High CPU time for bash process id

Document ID : KB000099968
Last Modified Date : 04/06/2018
Show Technical Document Details
Issue:
We found that ssh timeout process will increase CPU usage.

Is there a algorithm to recycle obsolete process id or timeout process id will be keep on running ?

Could you advise resolution for this issue ? 
Environment:
CA API Gateway 9.2 and CA API Gateway 9.3 CR1
Resolution:
workaround in place: 


The client in this case has process for logging into the APIM Gateway where the login as another user, using a certificate and then do a su - to login to the ssgconfig user.   But the issue may also occur if the user disconnects the ssh session without doing the logoff.   The trigger is that the login bash shell does not receive a signal when the disconnect occurs.

Certainly that occurs when login as user, using putty or similar ssh client and then do an "su - ssgconfig" and then the ssh client disconnects or times out. 

When the ssh connection times out leaving the bash shell active with input from /dev/null we find the bash script in ~ssgconfig/.bash_profile,  points to the script and tuns : 
  configuser_profile_menu.sh 
this does not exit but runs in a tight loop taking up CPU. 

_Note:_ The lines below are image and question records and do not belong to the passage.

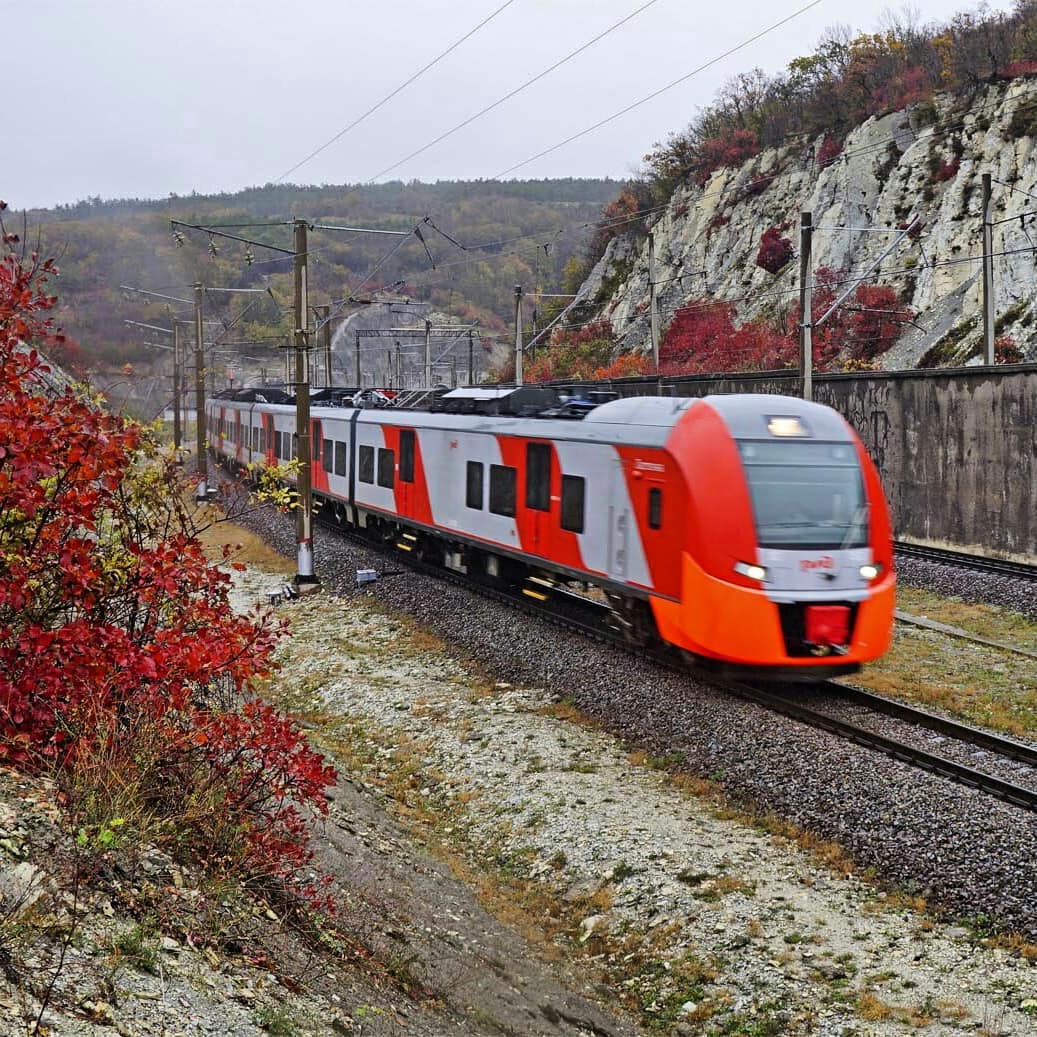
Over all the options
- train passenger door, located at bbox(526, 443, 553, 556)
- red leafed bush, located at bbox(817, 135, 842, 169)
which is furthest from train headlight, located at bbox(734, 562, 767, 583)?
red leafed bush, located at bbox(817, 135, 842, 169)

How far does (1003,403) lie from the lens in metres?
19.6

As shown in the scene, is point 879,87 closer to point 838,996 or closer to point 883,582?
point 883,582

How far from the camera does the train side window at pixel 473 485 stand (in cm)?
1694

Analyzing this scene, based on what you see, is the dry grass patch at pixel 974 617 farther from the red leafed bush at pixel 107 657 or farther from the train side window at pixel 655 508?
the red leafed bush at pixel 107 657

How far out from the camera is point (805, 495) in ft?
35.6

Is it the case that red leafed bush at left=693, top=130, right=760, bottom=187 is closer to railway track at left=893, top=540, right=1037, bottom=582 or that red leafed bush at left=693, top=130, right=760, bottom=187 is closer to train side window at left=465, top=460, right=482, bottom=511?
railway track at left=893, top=540, right=1037, bottom=582

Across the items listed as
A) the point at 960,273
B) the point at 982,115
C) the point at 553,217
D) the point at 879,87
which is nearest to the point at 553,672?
the point at 960,273

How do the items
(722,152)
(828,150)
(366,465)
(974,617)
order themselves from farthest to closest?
(722,152) → (828,150) → (366,465) → (974,617)

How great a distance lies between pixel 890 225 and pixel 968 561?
77.5ft

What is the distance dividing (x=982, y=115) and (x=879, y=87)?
25.2 feet

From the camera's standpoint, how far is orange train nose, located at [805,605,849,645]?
10.5m

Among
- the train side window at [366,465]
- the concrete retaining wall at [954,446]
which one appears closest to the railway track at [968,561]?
the concrete retaining wall at [954,446]

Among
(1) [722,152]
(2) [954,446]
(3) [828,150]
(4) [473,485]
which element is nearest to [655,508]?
(4) [473,485]

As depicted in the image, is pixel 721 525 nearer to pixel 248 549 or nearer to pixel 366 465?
pixel 366 465
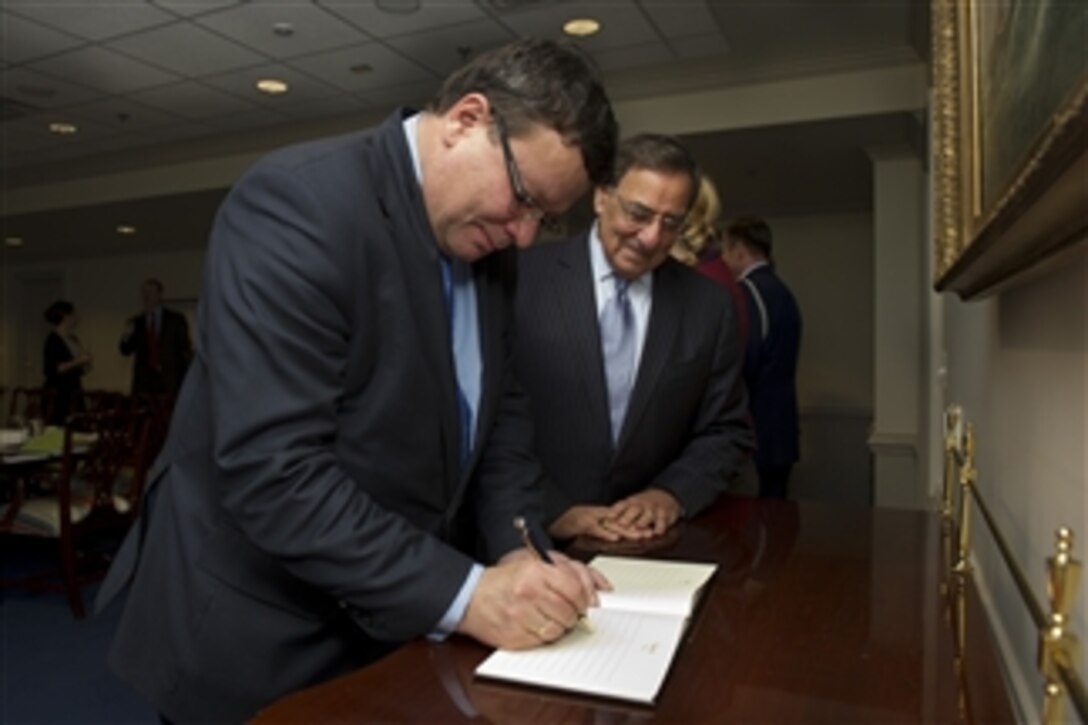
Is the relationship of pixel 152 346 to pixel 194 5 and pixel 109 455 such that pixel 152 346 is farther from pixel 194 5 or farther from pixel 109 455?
pixel 194 5

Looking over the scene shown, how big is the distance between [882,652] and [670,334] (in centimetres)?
88

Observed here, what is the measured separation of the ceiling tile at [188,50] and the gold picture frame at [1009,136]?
396cm

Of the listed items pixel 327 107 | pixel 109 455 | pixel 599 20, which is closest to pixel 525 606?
pixel 599 20

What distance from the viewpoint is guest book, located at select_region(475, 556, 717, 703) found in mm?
807

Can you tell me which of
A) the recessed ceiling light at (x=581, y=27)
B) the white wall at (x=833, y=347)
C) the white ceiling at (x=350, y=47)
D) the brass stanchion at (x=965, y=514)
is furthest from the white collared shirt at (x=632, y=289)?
the white wall at (x=833, y=347)

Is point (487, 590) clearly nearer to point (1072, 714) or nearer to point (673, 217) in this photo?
point (1072, 714)

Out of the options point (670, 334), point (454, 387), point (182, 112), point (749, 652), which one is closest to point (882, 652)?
point (749, 652)

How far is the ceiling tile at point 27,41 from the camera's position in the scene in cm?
425

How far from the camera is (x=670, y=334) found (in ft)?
5.54

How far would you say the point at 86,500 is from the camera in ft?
13.8

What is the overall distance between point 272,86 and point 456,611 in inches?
197

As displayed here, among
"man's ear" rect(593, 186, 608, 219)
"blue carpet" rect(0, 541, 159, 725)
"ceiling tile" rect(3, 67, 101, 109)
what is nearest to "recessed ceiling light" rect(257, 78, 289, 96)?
"ceiling tile" rect(3, 67, 101, 109)

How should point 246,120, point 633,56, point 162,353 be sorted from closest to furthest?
1. point 633,56
2. point 246,120
3. point 162,353

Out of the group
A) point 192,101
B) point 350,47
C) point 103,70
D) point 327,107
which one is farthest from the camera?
point 327,107
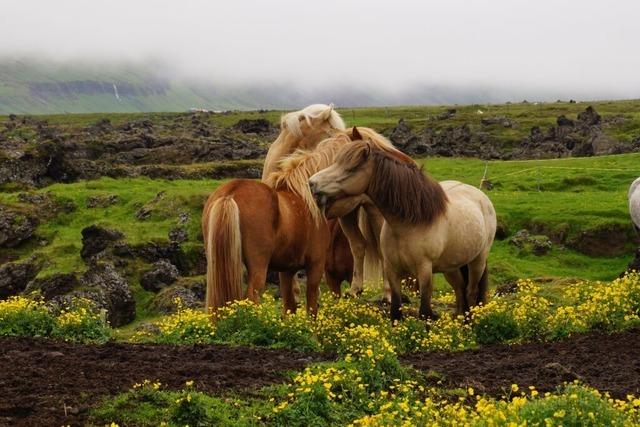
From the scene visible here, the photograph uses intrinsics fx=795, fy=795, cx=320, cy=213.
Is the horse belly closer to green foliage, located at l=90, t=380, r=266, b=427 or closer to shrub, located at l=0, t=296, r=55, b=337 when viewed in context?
green foliage, located at l=90, t=380, r=266, b=427

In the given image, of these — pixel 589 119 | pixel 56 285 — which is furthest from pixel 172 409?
pixel 589 119

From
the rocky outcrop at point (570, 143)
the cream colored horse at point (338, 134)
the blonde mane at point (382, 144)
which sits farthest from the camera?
the rocky outcrop at point (570, 143)

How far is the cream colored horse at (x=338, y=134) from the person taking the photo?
1402 centimetres

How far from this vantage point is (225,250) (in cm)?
1213

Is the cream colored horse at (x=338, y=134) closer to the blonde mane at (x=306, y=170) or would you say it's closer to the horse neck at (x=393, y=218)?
the blonde mane at (x=306, y=170)

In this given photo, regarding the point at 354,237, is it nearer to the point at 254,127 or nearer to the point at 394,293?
the point at 394,293

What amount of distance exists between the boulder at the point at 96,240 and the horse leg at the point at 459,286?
12.6 m

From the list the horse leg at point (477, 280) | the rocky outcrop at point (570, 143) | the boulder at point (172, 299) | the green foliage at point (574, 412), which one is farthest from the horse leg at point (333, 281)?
the rocky outcrop at point (570, 143)

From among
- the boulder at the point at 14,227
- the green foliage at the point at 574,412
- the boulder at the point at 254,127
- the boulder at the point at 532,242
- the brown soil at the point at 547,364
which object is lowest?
the boulder at the point at 532,242

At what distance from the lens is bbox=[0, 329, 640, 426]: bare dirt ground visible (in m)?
7.79

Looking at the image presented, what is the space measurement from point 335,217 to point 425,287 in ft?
6.04

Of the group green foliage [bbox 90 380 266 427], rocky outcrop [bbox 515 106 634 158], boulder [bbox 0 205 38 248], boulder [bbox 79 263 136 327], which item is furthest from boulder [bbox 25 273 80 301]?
rocky outcrop [bbox 515 106 634 158]

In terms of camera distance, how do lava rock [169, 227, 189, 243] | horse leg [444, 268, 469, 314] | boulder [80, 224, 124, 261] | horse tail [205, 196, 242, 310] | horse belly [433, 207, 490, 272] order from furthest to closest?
lava rock [169, 227, 189, 243] → boulder [80, 224, 124, 261] → horse leg [444, 268, 469, 314] → horse belly [433, 207, 490, 272] → horse tail [205, 196, 242, 310]

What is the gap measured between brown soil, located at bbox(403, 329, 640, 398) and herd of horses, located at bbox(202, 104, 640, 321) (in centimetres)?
191
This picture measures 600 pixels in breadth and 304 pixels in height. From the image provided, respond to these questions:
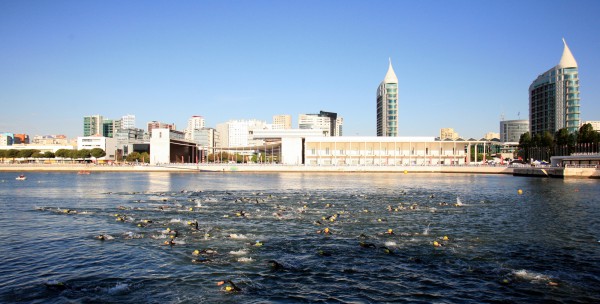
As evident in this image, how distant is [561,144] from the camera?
465 ft

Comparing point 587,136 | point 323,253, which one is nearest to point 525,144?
point 587,136

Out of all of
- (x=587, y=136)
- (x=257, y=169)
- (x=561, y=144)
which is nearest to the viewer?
(x=587, y=136)

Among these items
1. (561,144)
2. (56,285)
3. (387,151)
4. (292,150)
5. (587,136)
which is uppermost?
(587,136)

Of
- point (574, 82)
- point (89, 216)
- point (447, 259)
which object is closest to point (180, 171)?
point (89, 216)

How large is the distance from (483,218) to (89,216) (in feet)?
107

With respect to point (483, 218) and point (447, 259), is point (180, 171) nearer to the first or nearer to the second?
point (483, 218)

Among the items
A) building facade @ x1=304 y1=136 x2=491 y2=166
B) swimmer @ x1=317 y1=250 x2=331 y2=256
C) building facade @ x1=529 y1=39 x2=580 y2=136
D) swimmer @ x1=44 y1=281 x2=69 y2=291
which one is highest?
building facade @ x1=529 y1=39 x2=580 y2=136

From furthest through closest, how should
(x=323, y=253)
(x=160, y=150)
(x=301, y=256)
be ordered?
(x=160, y=150) < (x=323, y=253) < (x=301, y=256)

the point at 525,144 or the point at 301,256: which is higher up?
the point at 525,144

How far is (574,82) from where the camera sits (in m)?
186

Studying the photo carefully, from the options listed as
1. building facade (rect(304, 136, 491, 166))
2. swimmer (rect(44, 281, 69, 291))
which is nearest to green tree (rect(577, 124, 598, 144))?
building facade (rect(304, 136, 491, 166))

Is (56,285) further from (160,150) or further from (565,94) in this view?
(565,94)

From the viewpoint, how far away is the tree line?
125 metres

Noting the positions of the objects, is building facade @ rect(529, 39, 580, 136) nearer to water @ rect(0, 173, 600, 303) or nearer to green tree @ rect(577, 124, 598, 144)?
green tree @ rect(577, 124, 598, 144)
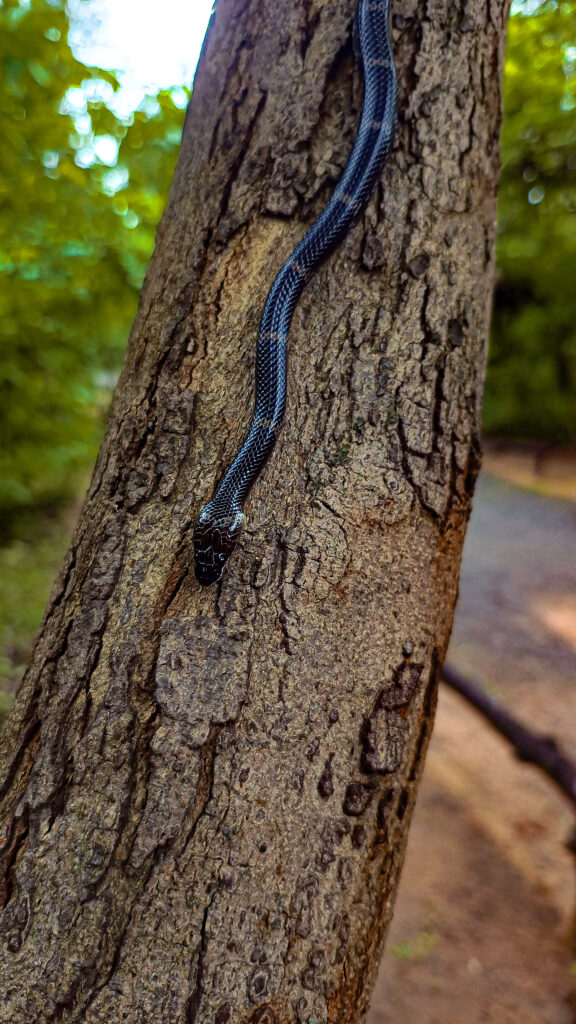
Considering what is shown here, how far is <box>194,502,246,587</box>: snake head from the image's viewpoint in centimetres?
146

There are often several of these processes running taking up CPU, and they have to be killed via kill -9 to make the gateway usable. 

Analysis 

It looks to be defect in the APIM Gateway code. 

Looking at the extra processes taking CPU, we could see via pstree -p that these were the process trees : 

|-su(44597)---bash(48908)---bash(47367)---rpm(47368) 
|-su(111261)---bash(111698)---bash(47362)---rpm(47363) 


Looking at the processes, it was clear su - ssgconfig was done after they login, and that the .bash_profile was running the user menu. 

source /opt/SecureSpan/Platform/bin/configuser_profile_menu.sh 

This has a loop in it for menu. And bash "read" command. It has trap of INT, which would detect a normal logout, but does not taking into account the ssh/su type logon. 

Notes: 
For "su" the trap INT is not sufficient to capture the timeout of the login shell. 
The read, both in "read" and in the "confirmedMessage" will return immediately with an empty message. 
The main task in the loop is the "rpm" call so that is why we see the process tree with the su-bash-bash-rpm call 

Workaround : 

a) Detect eof in the read command 
Read returns non zero code on eof, so that can be used to detect end of input : The simplest answer we found was : with : 


Work around:
Change: the main "read choice" line in the file /opt/SecureSpan/Platform/bin/configuser_profile_menu.sh

From:
while [ "$isPatchListMenuValid" != "y" ]
do
clear
echo "Welcome to the CA API Gateway - $(rpm -q --qf '%{VERSION}\n' ssg)"
echo "running on $(cat /etc/redhat-release)"
.
.
.
echo -n "Please make a selection: "
read choice
To:
while [ "$isPatchListMenuValid" != "y" ]
do
clear
echo "Welcome to the CA API Gateway - $(rpm -q --qf '%{VERSION}\n' ssg)"
echo "running on $(cat /etc/redhat-release)"
.
.
.
echo -n "Please make a selection: "
read choice || doLogout

So the change is : 
- read choice 
+ read choice || doLogout 
meaning that when read failed from EOF then it will do the logout. 

The CR patch will also update other "read choice" lines in that script.